I shoot off a text to Grammy.

Fire up your commiserating engines. I’m coming over. It’s been a rough day and it’s not even 9 a.m. yet.

Revving it up now, she responds. Putting a pot of coffee on too.

Nine


When I get to Grammy’s, she’s on the porch waiting with two cups of coffee—black for her and black with sugar for me. Grammy says that anyone who drinks their coffee black probably likes it just a little bit when life stings.

And I guess that’s true in a way, because as I sit there on her porch, sipping coffee while Cleo is wrist deep in her flower beds, I can’t help but wonder what everyone at school is saying about me right now. Maybe Clem is in a death match for my honor, or perhaps Kyle is having an existential crisis about accidentally sharing the video and causing my mass humiliation.

Huh. That sounds nice, actually.

“Well, I saw your video on the Facebook,” says Grammy as she taps her nails on the arm of her hot-pink rocking chair. “Delores down the road shared it from her grandson.”

“Keith Fuller,” I mutter, an epic bully from when I was in ninth grade who dropped out.

I lie on her bench swing, my limbs dragging off every edge and side as the chains creak beneath my weight. When Dad first installed the thing I was convinced I’d break it if I even looked at it the wrong way, but he swore he’d reinforced it plenty and that if I broke it, it would be no big deal. He could just fix it. So for today, this swing is my fainting couch, and it’s sort of comforting to know that my dad is still there to fix things when I break them.

“What’d you think?” I ask, feeling a little timid. Grammy has always encouraged me in everything, but we don’t talk a lot about Clem and me being gay, which is nice, but sometimes I wonder if it’s a topic Grammy is nervous to tackle. I’m wild with anxiety at the thought of everything I’ve so carefully kept to myself just being out there for everyone to see, but my ego still wants to hear her impression of it all.

“I think I ought to teach you how to do your makeup.”

I laugh and relief swells in my chest. “Grammy, drag makeup isn’t the same as regular makeup.”

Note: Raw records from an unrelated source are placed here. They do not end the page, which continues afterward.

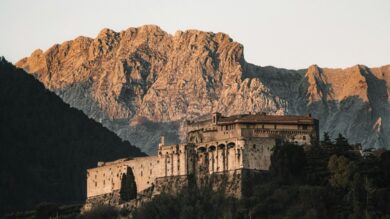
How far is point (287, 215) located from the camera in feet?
455

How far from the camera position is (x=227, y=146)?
145 m

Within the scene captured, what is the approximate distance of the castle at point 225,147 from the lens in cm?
14375

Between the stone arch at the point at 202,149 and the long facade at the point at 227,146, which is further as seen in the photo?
the stone arch at the point at 202,149

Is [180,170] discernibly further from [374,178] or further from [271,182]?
[374,178]

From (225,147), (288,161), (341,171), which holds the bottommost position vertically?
(341,171)

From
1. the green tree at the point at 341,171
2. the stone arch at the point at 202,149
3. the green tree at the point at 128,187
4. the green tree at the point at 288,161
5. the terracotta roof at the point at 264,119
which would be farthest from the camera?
the green tree at the point at 128,187

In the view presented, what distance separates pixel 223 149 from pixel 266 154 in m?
4.58

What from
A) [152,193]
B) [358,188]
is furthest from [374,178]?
[152,193]

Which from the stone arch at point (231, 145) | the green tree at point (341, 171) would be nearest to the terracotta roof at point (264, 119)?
the stone arch at point (231, 145)

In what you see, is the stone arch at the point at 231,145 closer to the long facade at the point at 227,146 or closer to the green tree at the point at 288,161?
the long facade at the point at 227,146

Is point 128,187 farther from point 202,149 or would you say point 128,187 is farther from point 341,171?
point 341,171

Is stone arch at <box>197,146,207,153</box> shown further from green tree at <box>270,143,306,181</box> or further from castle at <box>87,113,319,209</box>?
green tree at <box>270,143,306,181</box>

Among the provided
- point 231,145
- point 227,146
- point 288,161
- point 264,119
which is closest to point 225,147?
point 227,146

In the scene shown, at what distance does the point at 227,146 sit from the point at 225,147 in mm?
334
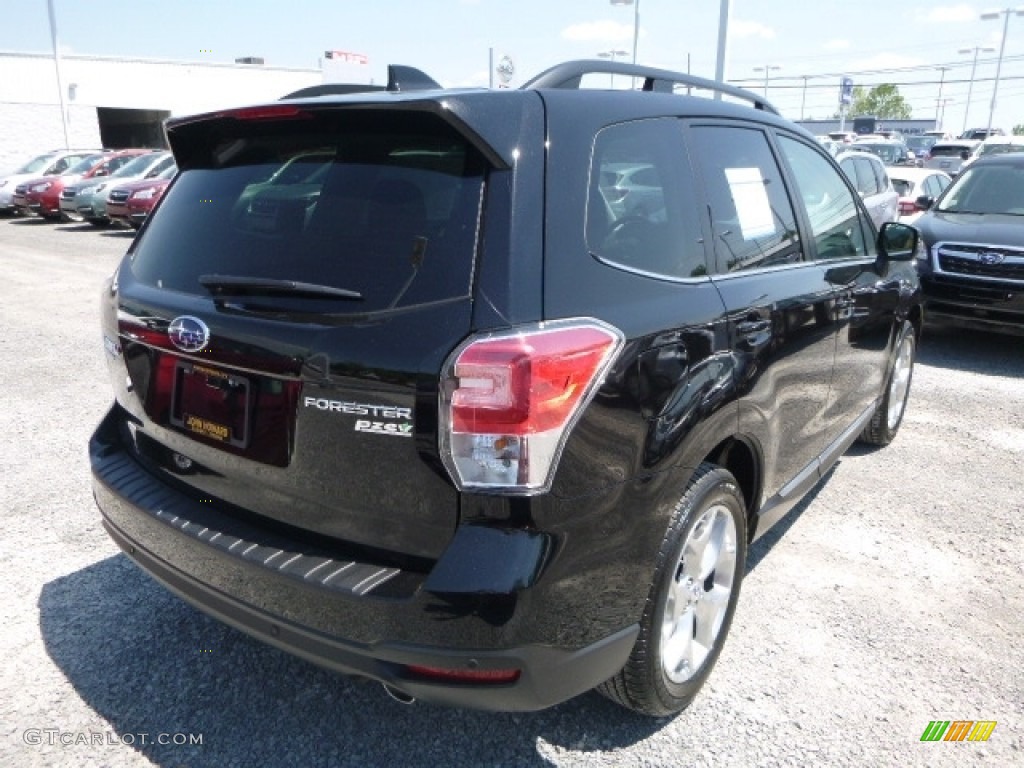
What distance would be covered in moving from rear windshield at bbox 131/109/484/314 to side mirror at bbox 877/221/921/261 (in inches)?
116

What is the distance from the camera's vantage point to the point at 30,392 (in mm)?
5953

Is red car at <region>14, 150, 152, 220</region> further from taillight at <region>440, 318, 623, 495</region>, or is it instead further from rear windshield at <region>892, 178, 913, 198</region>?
taillight at <region>440, 318, 623, 495</region>

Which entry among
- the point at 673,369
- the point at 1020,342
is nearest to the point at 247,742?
the point at 673,369

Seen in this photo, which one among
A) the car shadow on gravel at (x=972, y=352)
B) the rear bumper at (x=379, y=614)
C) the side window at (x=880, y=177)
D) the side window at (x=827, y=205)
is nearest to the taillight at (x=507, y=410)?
the rear bumper at (x=379, y=614)

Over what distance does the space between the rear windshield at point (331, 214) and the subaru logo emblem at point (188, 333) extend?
10 centimetres

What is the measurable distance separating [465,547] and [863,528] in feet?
9.06

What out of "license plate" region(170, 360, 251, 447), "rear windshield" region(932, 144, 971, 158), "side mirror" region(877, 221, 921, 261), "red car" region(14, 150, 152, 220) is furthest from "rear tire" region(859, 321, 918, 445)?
"rear windshield" region(932, 144, 971, 158)

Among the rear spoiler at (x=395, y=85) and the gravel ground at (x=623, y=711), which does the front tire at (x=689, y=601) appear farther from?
the rear spoiler at (x=395, y=85)

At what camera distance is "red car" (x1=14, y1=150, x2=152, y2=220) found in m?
20.2

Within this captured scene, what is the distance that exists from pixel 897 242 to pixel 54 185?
21197 mm

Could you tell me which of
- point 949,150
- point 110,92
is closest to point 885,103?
point 949,150

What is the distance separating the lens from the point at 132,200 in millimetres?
17312

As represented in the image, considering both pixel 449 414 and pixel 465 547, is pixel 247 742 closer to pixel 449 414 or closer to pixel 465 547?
pixel 465 547

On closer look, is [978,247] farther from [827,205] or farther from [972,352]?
[827,205]
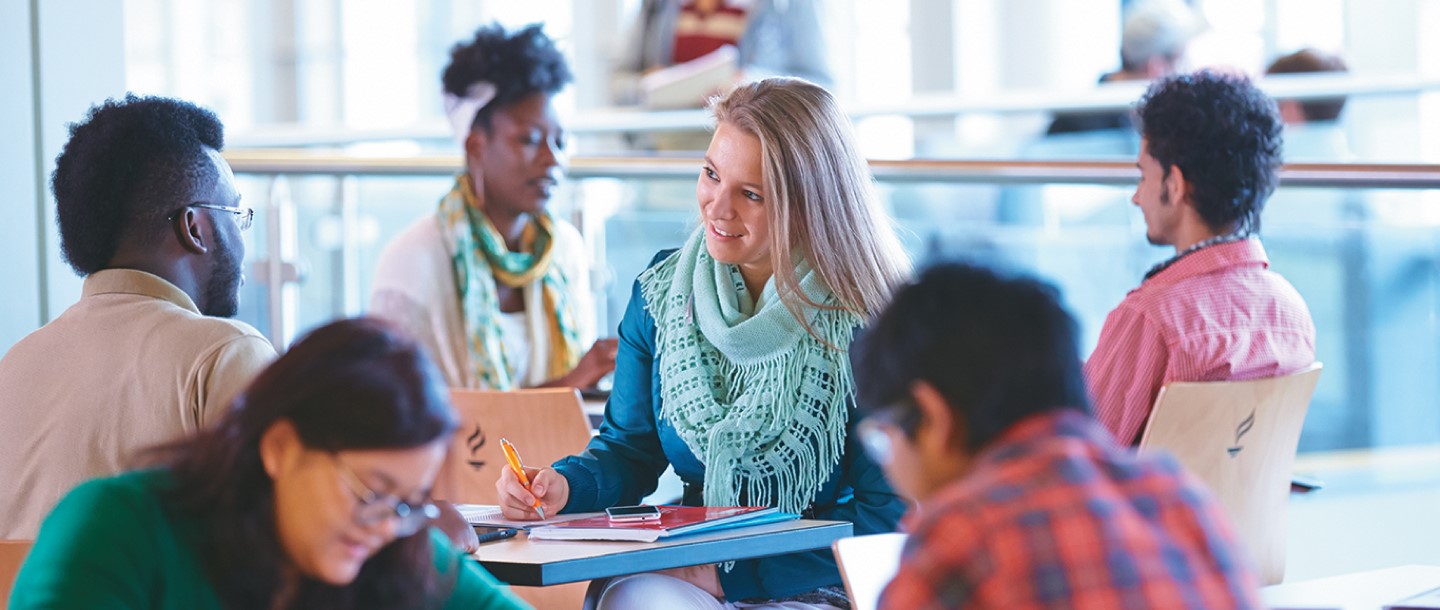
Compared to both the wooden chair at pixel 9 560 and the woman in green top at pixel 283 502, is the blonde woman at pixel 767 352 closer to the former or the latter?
the wooden chair at pixel 9 560

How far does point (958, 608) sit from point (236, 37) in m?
10.8

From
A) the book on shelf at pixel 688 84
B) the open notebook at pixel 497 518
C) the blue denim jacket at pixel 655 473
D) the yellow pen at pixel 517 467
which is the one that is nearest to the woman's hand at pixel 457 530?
the open notebook at pixel 497 518

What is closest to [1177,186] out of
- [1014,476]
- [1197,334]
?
[1197,334]

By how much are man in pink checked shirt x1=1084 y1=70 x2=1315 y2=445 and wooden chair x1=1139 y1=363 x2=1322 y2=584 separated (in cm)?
15

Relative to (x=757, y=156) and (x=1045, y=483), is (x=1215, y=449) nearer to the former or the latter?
(x=757, y=156)

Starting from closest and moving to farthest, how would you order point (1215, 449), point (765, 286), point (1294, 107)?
point (1215, 449) < point (765, 286) < point (1294, 107)

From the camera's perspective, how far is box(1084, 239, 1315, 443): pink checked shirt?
2.83m

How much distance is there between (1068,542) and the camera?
3.72 feet

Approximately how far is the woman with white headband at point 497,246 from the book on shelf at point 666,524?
1678mm

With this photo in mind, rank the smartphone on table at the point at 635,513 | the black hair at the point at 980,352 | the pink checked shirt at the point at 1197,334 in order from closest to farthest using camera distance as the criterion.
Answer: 1. the black hair at the point at 980,352
2. the smartphone on table at the point at 635,513
3. the pink checked shirt at the point at 1197,334

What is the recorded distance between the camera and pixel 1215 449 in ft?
8.48

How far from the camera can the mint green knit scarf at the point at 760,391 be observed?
2.61 metres

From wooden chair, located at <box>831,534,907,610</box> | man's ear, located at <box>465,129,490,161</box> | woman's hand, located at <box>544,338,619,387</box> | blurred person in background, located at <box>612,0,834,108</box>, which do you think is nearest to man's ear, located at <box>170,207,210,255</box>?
wooden chair, located at <box>831,534,907,610</box>

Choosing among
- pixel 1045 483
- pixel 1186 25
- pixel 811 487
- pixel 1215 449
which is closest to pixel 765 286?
pixel 811 487
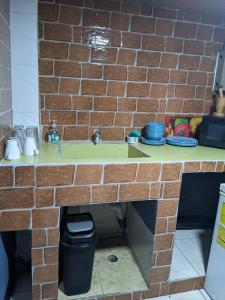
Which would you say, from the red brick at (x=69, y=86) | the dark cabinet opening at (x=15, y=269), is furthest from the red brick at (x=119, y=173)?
the red brick at (x=69, y=86)

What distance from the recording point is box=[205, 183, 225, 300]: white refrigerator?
1.46 meters

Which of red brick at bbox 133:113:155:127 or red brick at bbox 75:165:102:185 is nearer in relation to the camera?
red brick at bbox 75:165:102:185

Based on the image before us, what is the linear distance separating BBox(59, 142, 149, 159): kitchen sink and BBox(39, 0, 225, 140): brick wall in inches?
3.3

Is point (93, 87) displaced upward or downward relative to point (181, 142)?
upward

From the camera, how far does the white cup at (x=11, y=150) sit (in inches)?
49.5

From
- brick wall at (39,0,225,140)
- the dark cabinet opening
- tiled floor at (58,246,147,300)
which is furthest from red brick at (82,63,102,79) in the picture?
tiled floor at (58,246,147,300)

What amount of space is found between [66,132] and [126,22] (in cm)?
91

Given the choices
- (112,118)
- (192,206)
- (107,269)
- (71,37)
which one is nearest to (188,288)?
(107,269)

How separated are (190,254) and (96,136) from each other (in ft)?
3.72

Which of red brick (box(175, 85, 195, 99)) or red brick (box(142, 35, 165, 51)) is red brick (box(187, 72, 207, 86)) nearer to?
red brick (box(175, 85, 195, 99))

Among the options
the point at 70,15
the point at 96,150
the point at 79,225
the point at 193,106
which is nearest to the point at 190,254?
the point at 79,225

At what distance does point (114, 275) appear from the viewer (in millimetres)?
1672

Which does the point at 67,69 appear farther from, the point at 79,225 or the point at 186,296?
the point at 186,296

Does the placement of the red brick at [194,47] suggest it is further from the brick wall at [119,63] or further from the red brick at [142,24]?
the red brick at [142,24]
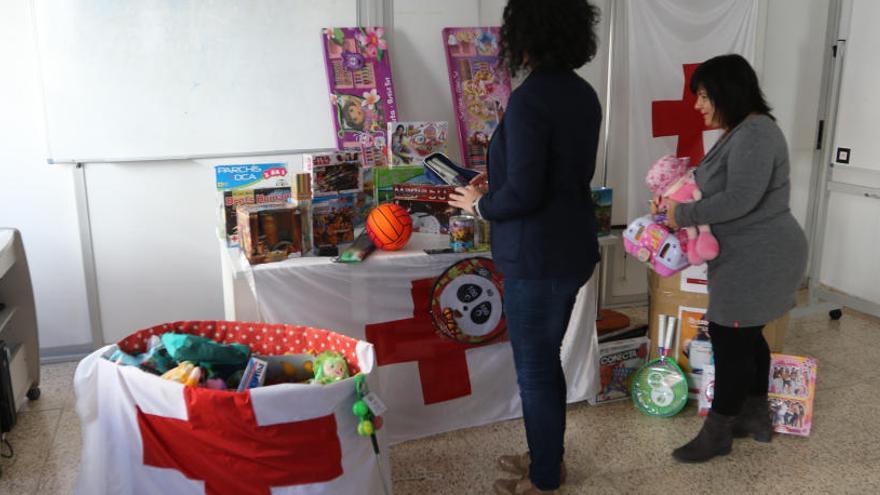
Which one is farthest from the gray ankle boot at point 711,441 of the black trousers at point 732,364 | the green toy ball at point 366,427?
the green toy ball at point 366,427

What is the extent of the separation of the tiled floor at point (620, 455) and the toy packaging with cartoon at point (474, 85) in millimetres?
1190

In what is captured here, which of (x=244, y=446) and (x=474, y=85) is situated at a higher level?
(x=474, y=85)

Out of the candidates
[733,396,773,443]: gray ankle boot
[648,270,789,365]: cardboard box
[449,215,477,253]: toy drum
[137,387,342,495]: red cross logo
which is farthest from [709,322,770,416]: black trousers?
[137,387,342,495]: red cross logo

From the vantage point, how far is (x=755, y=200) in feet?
6.33

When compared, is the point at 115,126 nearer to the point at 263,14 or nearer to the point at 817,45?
the point at 263,14

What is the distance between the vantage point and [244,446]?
1504mm

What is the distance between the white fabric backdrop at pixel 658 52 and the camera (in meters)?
3.18

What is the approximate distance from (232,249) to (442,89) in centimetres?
126

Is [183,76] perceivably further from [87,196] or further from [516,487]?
[516,487]

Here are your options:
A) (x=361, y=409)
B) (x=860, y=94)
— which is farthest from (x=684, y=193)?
(x=860, y=94)

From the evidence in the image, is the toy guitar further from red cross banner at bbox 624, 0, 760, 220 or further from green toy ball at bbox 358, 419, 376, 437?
red cross banner at bbox 624, 0, 760, 220

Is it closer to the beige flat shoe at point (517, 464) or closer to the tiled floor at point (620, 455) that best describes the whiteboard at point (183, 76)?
the tiled floor at point (620, 455)

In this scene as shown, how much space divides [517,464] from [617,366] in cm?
69

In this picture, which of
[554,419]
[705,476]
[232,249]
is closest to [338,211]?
[232,249]
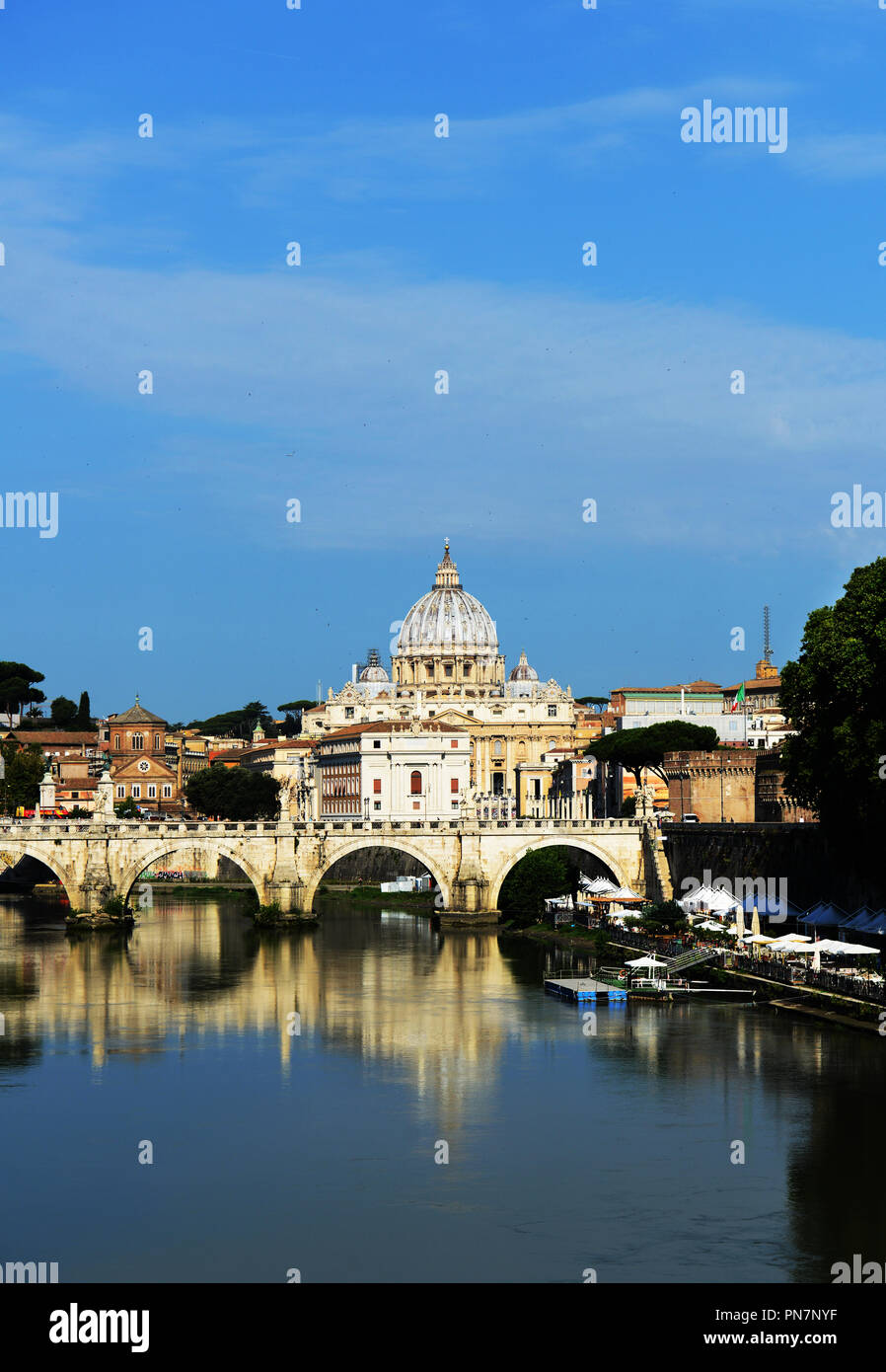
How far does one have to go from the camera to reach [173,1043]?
4559 cm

“Well, either way, we’ve got to fix that face. But honestly, Pumpkin, I found it charming. You’ve always been such a star. I wish you’d picked up theater or dance. I told your mama to get you started young, but she insisted that you’d find your passions on your own.”

I sigh and reach down for a sip of coffee. Ah, it burns so good. “I have passions,” I say.

I know. I should be super into theater or dance or something. But people who commit that hard to something kind of stress me out. In some inexplicable way, I feel embarrassed for them, but a tiny part of me has also always wanted to be them too. Like, I can’t help but wonder how freeing it must be to love performing so much that you’re okay with auditioning and not getting the part.

Choir, though, is the exact amount of commitment I’m comfortable with. There’s something almost mathematical about how you either hit your note or you don’t, and at least in our choir, there’s little to no competition. And then there’s the fact that if I’m going to be onstage, the only role I want to play is me.

“Well, you’re still young,” she says. “You’ve got plenty of time to explore every crevice of the world.”

But it doesn’t exactly feel like that. It feels like I’m supposed to know who I am right this moment.

“Clem’s leaving me,” I tell her. “She’s going to Georgia.”

She nods, eyeing me from over the rim of her coffee cup. “It won’t be easy to see you two apart.”

“So I guess I’m the only one who didn’t know.” I want to be angry at Grammy, but every effort to muster my disappointment fails.

“She didn’t know how to break the news. I swear, the girl was losing sleep over it.”

“We tell each other everything,” I say, my voice catching on that last syllable.

Grammy is silent for a moment. “Maybe you don’t. And maybe you shouldn’t.”